The funding round was led by Enavate Sciences, a portfolio company created by Patient Square Capital.
The round also saw participation of Gaingels, along with other undisclosed investors.
Existing investors, such as Polaris Partners, 5AM Ventures, Andreessen Horowitz, Northpond Ventures, The Kraft Group, took part in the Series B round.
The biotechnology company’s approach targets regulatory RNAs (regRNAs), which is seen as part of the ‘Dark Side of the Genome’, the 98% of genome without encoding proteins.
These regRNAs control the expression of closeby protein-encoding genes.
Mapping regRNAs related with each protein-coding gene in any cell kind, the CAMP4’s RNA Actuating Platform’s (RAP) programmable antisense oligonucleotide (ASO) therapeutics target the controlling regRNAs to upregulate gene expression to treat disease.
This process is applicable to various genetic diseases in which tunable increases in gene output can lead to therapeutic results.
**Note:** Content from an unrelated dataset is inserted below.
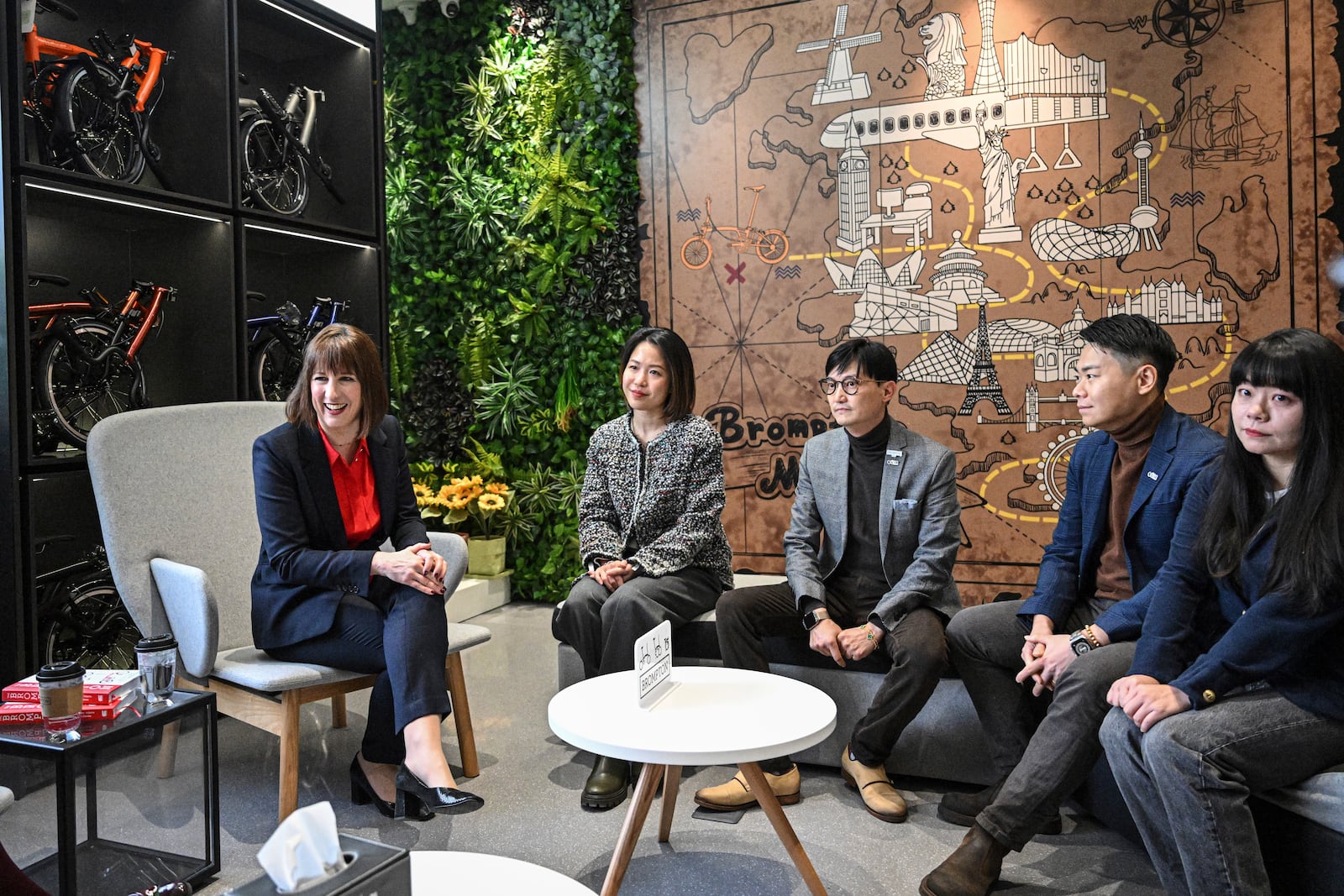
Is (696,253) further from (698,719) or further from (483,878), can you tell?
(483,878)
CAMP4 CEO Josh Mandel-Brehm said: “We have made massive advancements in the field of regRNAs and our ability to target these ‘dark side’ molecules to elegantly control the expression of genes for therapeutic purposes. For any disease-associated gene, we can identify the regRNA controlling it with our proprietary RAP platform and then rapidly develop an antisense oligonucleotide to precisely increase gene output.
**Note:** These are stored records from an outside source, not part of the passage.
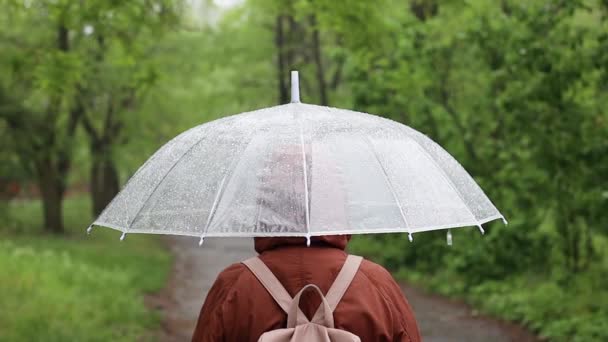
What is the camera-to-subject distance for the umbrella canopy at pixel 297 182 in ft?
10.5

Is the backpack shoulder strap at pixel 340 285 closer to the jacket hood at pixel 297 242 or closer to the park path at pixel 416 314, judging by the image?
the jacket hood at pixel 297 242

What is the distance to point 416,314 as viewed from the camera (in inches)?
466

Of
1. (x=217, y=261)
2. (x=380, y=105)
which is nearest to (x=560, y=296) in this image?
(x=380, y=105)

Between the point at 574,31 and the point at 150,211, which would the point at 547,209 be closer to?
the point at 574,31

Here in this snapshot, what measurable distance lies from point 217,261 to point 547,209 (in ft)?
34.6

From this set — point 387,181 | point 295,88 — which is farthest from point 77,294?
point 387,181

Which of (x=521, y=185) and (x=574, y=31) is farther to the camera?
(x=521, y=185)

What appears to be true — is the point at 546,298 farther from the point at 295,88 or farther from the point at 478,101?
the point at 295,88

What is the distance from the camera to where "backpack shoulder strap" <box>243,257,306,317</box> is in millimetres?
2877

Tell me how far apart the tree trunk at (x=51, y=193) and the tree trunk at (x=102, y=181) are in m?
2.44

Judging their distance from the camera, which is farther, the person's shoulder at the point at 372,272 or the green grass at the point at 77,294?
the green grass at the point at 77,294

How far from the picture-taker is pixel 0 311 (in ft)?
30.8

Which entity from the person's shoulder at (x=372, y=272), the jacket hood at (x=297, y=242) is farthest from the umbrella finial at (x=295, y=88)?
the person's shoulder at (x=372, y=272)

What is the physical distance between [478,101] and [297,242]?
11103 mm
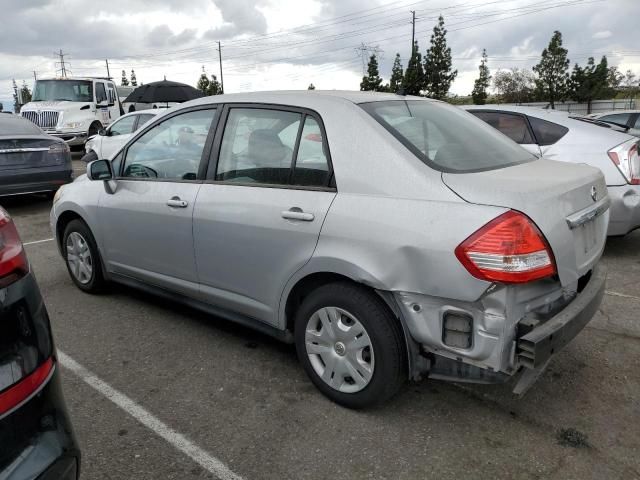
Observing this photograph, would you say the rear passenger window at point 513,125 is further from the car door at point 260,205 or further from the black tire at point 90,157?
the black tire at point 90,157

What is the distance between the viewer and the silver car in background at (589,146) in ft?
17.2

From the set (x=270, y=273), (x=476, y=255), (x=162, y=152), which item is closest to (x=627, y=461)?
(x=476, y=255)

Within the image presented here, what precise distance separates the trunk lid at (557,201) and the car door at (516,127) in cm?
299

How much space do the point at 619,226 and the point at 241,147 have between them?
399cm

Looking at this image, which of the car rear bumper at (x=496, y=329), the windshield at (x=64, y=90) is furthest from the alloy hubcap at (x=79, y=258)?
the windshield at (x=64, y=90)

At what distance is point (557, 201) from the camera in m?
2.49

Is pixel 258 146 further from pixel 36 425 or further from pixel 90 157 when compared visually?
pixel 90 157

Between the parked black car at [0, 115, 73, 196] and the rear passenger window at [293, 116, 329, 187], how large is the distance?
666 centimetres

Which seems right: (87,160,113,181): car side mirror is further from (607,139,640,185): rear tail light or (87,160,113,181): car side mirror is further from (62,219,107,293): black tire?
(607,139,640,185): rear tail light

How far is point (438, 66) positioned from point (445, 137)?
49.9m

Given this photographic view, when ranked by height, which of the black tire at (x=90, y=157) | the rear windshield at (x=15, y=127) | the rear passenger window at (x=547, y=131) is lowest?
the black tire at (x=90, y=157)

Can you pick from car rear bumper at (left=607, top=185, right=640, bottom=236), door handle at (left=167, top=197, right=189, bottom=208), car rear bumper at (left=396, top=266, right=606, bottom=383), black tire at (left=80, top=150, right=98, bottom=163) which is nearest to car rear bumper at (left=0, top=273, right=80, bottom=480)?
car rear bumper at (left=396, top=266, right=606, bottom=383)

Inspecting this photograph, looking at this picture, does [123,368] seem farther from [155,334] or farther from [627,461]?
[627,461]

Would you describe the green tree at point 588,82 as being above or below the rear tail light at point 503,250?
above
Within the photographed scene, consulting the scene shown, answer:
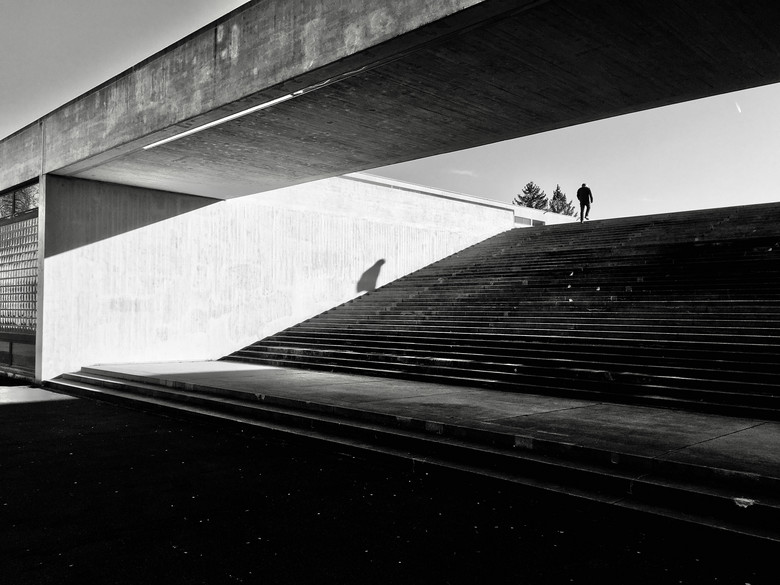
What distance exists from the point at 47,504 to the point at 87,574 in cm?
153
“This is an efficient, repeatable approach for more than a thousand known genetic diseases in which a patient is under-expressing a key protein. The incredible support we’ve received in our Series B round is a testament to the promise and vast potential of our transformative regulatory RNA platform and the impact it could have for patients with genetic diseases.”
The firm expects to enter the clinic with its lead candidate for the treatment of Dravet syndrome by mid of next year.
The funding round will bolster the progress of CAMP4’s drug candidates, including advancing its urea cycle disorder programme into the clinic and continuing to build a pipeline of RNA actuators.
Although the firm is initially concentrating on treating diseases of the central nervous system and liver, its platform has the potential to tackle a wide range of genetic indications across several tissues, with a focus on haploinsufficient diseases.
Enavate Sciences CEO James Boylan said: “We see immense opportunity and value in CAMP4’s truly unique approach of upregulating gene expression using antisense oligonucleotides, a proven modality for regulating gene expression.
“Groundbreaking insights into regRNAs, powered by internally-derived machine learning algorithms, and our ability to drug targets with ASOs have merged together in CAMP4’s proprietary platform to advance an entirely new class of medicines. We’re excited to lead this financing and partner with CAMP4 to help realise the full potential of RNA actuators for patients with genetic diseases.”
Along with the financing, Boylan will join CAMP4’s board of directors.